## BEGIN Records to process

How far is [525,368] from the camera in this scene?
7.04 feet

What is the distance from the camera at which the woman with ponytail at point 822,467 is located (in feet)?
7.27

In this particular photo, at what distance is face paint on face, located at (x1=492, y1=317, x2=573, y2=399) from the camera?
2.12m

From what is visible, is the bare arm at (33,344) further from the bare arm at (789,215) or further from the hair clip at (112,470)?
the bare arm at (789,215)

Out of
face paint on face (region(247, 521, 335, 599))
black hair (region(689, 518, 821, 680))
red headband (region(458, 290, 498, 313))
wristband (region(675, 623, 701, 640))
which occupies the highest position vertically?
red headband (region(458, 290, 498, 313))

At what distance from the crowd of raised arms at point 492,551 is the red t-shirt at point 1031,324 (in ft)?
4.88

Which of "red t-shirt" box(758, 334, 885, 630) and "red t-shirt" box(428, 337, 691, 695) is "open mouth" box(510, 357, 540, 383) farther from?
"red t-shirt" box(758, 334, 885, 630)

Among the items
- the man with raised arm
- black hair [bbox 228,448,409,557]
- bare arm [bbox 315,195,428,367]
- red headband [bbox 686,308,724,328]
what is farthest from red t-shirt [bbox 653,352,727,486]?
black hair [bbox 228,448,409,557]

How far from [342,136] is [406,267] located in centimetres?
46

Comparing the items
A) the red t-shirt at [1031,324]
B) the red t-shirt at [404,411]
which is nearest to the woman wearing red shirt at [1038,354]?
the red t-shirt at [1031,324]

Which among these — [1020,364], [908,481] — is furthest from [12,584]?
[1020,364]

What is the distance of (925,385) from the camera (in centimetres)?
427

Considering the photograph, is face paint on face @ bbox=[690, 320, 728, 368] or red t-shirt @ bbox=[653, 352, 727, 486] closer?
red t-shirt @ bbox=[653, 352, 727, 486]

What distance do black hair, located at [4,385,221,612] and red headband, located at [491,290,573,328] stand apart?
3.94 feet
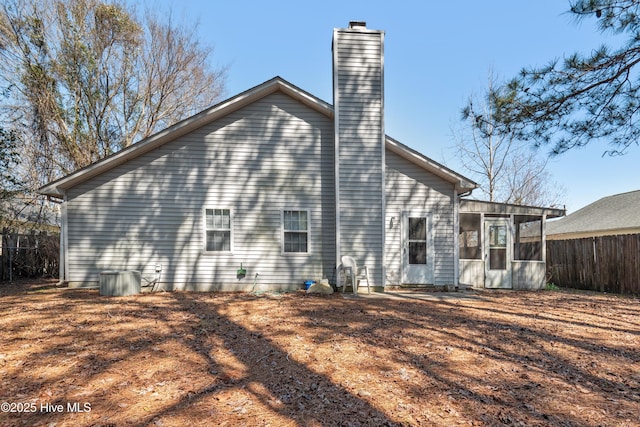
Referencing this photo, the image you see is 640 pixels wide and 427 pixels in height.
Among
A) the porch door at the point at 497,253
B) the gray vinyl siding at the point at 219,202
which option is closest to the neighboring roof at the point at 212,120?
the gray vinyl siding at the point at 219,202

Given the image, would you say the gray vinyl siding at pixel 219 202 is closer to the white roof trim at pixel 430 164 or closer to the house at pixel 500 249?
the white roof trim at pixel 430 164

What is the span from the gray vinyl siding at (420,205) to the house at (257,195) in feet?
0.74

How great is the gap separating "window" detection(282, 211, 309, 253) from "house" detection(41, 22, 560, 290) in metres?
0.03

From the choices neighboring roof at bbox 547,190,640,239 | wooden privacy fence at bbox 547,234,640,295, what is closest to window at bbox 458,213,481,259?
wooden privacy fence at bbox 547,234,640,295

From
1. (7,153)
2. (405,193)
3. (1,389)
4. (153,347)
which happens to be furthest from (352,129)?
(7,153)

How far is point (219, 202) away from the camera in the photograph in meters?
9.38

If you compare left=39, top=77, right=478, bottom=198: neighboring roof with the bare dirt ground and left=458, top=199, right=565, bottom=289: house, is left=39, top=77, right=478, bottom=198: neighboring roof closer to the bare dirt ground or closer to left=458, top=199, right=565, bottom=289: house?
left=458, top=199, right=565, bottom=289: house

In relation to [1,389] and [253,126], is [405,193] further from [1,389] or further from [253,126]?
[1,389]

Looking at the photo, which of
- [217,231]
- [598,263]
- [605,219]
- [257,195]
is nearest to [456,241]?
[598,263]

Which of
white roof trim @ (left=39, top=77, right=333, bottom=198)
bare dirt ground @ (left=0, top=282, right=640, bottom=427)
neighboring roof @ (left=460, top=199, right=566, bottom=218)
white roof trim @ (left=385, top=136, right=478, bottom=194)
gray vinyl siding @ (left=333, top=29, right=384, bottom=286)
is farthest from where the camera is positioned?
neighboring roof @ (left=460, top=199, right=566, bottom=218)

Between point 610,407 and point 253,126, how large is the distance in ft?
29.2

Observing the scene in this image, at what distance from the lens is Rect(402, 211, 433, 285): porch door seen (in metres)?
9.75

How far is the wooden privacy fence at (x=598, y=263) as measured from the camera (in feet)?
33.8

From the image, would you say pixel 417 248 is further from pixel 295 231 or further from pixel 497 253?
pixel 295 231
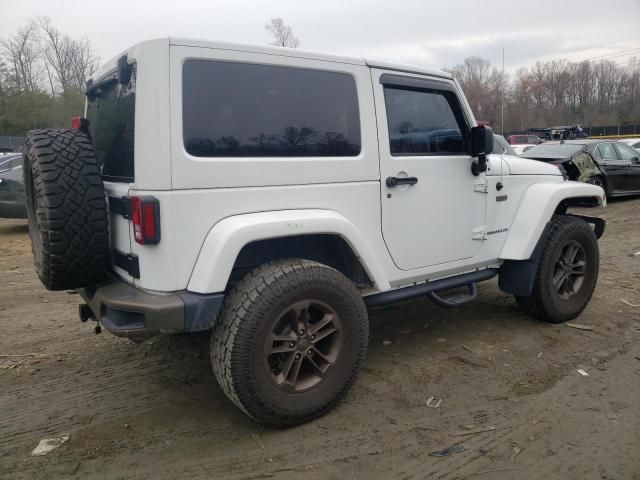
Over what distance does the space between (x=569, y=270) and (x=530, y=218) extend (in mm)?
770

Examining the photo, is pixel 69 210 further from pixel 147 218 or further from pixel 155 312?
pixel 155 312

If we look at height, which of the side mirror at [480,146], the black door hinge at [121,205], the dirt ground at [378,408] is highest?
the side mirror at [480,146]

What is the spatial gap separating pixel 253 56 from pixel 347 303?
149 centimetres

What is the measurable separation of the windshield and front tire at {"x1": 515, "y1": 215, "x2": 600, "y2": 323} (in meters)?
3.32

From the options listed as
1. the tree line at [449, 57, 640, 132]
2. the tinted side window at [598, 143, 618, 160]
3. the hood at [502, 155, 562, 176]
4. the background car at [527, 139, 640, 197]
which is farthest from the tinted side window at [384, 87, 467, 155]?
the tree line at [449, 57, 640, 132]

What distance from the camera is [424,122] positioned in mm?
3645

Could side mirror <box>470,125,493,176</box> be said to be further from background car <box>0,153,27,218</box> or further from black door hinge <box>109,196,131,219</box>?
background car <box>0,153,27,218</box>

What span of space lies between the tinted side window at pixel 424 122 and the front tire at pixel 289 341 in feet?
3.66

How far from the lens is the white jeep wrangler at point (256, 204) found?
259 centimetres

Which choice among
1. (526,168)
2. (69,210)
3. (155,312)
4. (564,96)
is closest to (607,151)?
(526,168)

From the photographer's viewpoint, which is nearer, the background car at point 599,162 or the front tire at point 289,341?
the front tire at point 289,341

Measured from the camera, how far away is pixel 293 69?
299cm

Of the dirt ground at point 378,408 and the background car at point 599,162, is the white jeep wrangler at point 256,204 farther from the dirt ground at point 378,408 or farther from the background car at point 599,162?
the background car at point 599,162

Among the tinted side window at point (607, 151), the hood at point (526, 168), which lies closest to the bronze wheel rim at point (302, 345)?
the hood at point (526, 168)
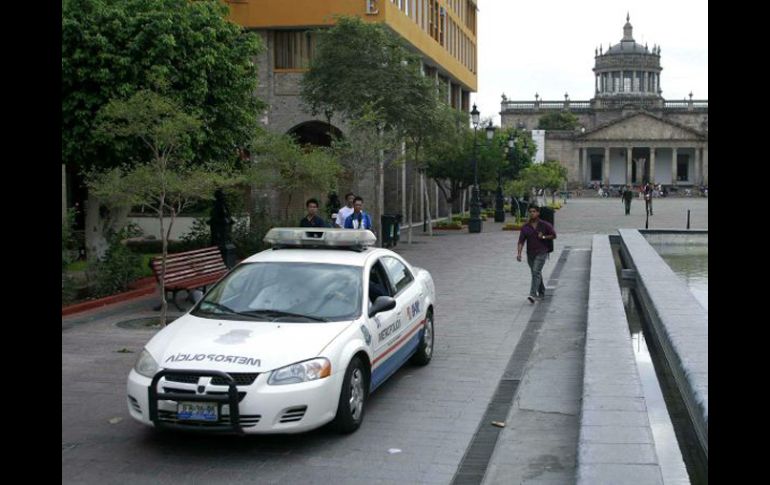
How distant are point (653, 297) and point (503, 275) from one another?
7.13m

## END Records to process

• **Objective**: All of the lines above should be printed exactly, minus the pictures.

• **Result below**:
How far is [525,368] from the camera in this scene?
7.04 feet

What is the distance from the camera at which the woman with ponytail at point 822,467 is located (in feet)?
7.27

In this particular photo, at what distance is face paint on face, located at (x1=492, y1=317, x2=573, y2=399) from the camera?
2.12m

From what is visible, is the bare arm at (33,344) further from the bare arm at (789,215) or further from the hair clip at (112,470)?
the bare arm at (789,215)

Out of
face paint on face (region(247, 521, 335, 599))
black hair (region(689, 518, 821, 680))
red headband (region(458, 290, 498, 313))
wristband (region(675, 623, 701, 640))
which occupies the highest position vertically?
red headband (region(458, 290, 498, 313))

At what distance from the crowd of raised arms at point 492,551 is the red t-shirt at point 1031,324 (in ft)?
4.88

Which of "red t-shirt" box(758, 334, 885, 630) and "red t-shirt" box(428, 337, 691, 695) is "open mouth" box(510, 357, 540, 383) farther from?
"red t-shirt" box(758, 334, 885, 630)

Among the items
- the man with raised arm
- black hair [bbox 228,448,409,557]
- bare arm [bbox 315,195,428,367]
- red headband [bbox 686,308,724,328]
what is farthest from red t-shirt [bbox 653,352,727,486]?
black hair [bbox 228,448,409,557]

How far from [342,136] is [406,267] located in centimetres?
46

Comparing the items
A) the red t-shirt at [1031,324]
B) the red t-shirt at [404,411]
which is nearest to the woman wearing red shirt at [1038,354]?
the red t-shirt at [1031,324]

Which among these — [1020,364], [908,481] — is furthest from [12,584]?
[1020,364]

What is the distance of (925,385) from the camera (in centimetres)?
427

Considering the photograph, is face paint on face @ bbox=[690, 320, 728, 368] or red t-shirt @ bbox=[653, 352, 727, 486] closer?
red t-shirt @ bbox=[653, 352, 727, 486]

What distance do black hair, located at [4,385,221,612] and red headband, located at [491,290,573,328] stand apart?
3.94 feet
Referencing this photo, the image you see is 640 pixels wide and 427 pixels in height.
Among
A) the porch door at the point at 497,253
B) the gray vinyl siding at the point at 219,202
which option is closest to the neighboring roof at the point at 212,120?
the gray vinyl siding at the point at 219,202

Given the image, would you say the gray vinyl siding at pixel 219 202 is closer to the white roof trim at pixel 430 164 or closer to the house at pixel 500 249?
the white roof trim at pixel 430 164

What is the span from the gray vinyl siding at (420,205) to the house at (257,195) in feet?
0.74

How great is the gap separating "window" detection(282, 211, 309, 253) from "house" detection(41, 22, 560, 290) in metres?
0.03

From the choices neighboring roof at bbox 547,190,640,239 | wooden privacy fence at bbox 547,234,640,295, what is closest to window at bbox 458,213,481,259?
wooden privacy fence at bbox 547,234,640,295

From
1. (7,153)
2. (405,193)
3. (1,389)
4. (153,347)
which happens to be furthest from (352,129)?
(7,153)

How far is point (219, 202) away from the camera in the photograph in meters?
9.38

If you compare left=39, top=77, right=478, bottom=198: neighboring roof with the bare dirt ground and left=458, top=199, right=565, bottom=289: house, is left=39, top=77, right=478, bottom=198: neighboring roof closer to the bare dirt ground or closer to left=458, top=199, right=565, bottom=289: house?
left=458, top=199, right=565, bottom=289: house

In relation to [1,389] and [253,126], is [405,193] further from [1,389] or further from [253,126]?
[1,389]

Looking at the photo, which of
- [217,231]
- [598,263]
- [605,219]
- [257,195]
is nearest to [456,241]?
[598,263]

Which of
white roof trim @ (left=39, top=77, right=333, bottom=198)
bare dirt ground @ (left=0, top=282, right=640, bottom=427)
neighboring roof @ (left=460, top=199, right=566, bottom=218)
white roof trim @ (left=385, top=136, right=478, bottom=194)
gray vinyl siding @ (left=333, top=29, right=384, bottom=286)
is farthest from where the camera is positioned?
neighboring roof @ (left=460, top=199, right=566, bottom=218)

Between point 610,407 and point 253,126, how large is the distance in ft?
29.2

Observing the scene in this image, at what distance from the lens is Rect(402, 211, 433, 285): porch door seen (in metres)?
9.75

How far is the wooden privacy fence at (x=598, y=263) as measured from the camera (in feet)?
33.8

From the image, would you say pixel 417 248 is further from pixel 295 231 or further from pixel 497 253?
pixel 295 231
Over what distance does the space between (x=569, y=270) and (x=530, y=218) extend (in mm)?
770

Examining the photo, is pixel 69 210 further from pixel 147 218 or further from pixel 155 312?
pixel 155 312

If we look at height, which of the side mirror at [480,146], the black door hinge at [121,205], the dirt ground at [378,408] is highest?
the side mirror at [480,146]

What is the spatial gap separating pixel 253 56 from pixel 347 303?
149 centimetres

What is the measurable separation of the windshield and front tire at {"x1": 515, "y1": 215, "x2": 600, "y2": 323} (in meters)?
3.32

From the options listed as
1. the tree line at [449, 57, 640, 132]
2. the tinted side window at [598, 143, 618, 160]
3. the hood at [502, 155, 562, 176]
4. the background car at [527, 139, 640, 197]
which is farthest from the tinted side window at [384, 87, 467, 155]?
the tree line at [449, 57, 640, 132]

What distance from the camera is [424,122] positioned in mm?
3645

Could side mirror <box>470,125,493,176</box> be said to be further from background car <box>0,153,27,218</box> or further from black door hinge <box>109,196,131,219</box>?
background car <box>0,153,27,218</box>

What span of space lies between the tinted side window at pixel 424 122 and the front tire at pixel 289 341 in feet?
3.66

How far from the lens is the white jeep wrangler at point (256, 204) found?
259 centimetres

Which choice among
1. (526,168)
2. (69,210)
3. (155,312)
4. (564,96)
is closest to (607,151)?
(526,168)

From the photographer's viewpoint, which is nearer, the background car at point 599,162 or the front tire at point 289,341?
the front tire at point 289,341

Measured from the camera, how far away is pixel 293 69?
299cm

Of the dirt ground at point 378,408 and the background car at point 599,162, is the white jeep wrangler at point 256,204 farther from the dirt ground at point 378,408 or farther from the background car at point 599,162?
the background car at point 599,162

Among the tinted side window at point (607, 151), the hood at point (526, 168), which lies closest to the bronze wheel rim at point (302, 345)?
the hood at point (526, 168)
How distant are point (653, 297) and point (503, 275) from one another?
7.13m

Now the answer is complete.